Orang-orang Yahudi pun bersalah. Mereka membenci Yesus karena adanya selisih pendapat dalam hal pemahaman seputar tafsir Kitab Suci. Setelah itu, mereka mati-matian berusaha untuk mengeksekusi Yesus meskipun tidak dapat membuktikan bahwa Yesus bersalah. Mereka juga yang membuat Pilatus merasa terancam, hingga ia menyerah pada keinginan mereka untuk menyalibkan Yesus. Baik Pilatus maupun orang Yahudi, sama-sama memperjuangkan kepentingan sendiri dan sama-sama mengabaikan kebenaran. Maka dengan mengorbankan kebenaran mereka sedang berjudi dengan maut.
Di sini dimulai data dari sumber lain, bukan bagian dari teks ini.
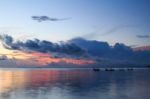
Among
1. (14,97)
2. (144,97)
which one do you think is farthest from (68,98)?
(144,97)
Kita pun bersalah atas kematian Yesus. Dosa-dosa kitalah yang menggiring Dia ke kayu salib. Namun di sisi lain, kematian Yesus juga merupakan penggenapan rencana Allah dalam rangka menyediakan jalan keselamatan bagi orang-orang yang terhilang. Karena itu, tiada respons lain yang lebih tepat selain memohon pengampunan atas segala dosa-dosa kita. Setelah itu, mintalah Dia bertakhta di dalam kehidupan Anda. Jadikanlah Dia Tuhan yang menguasai hidup Anda.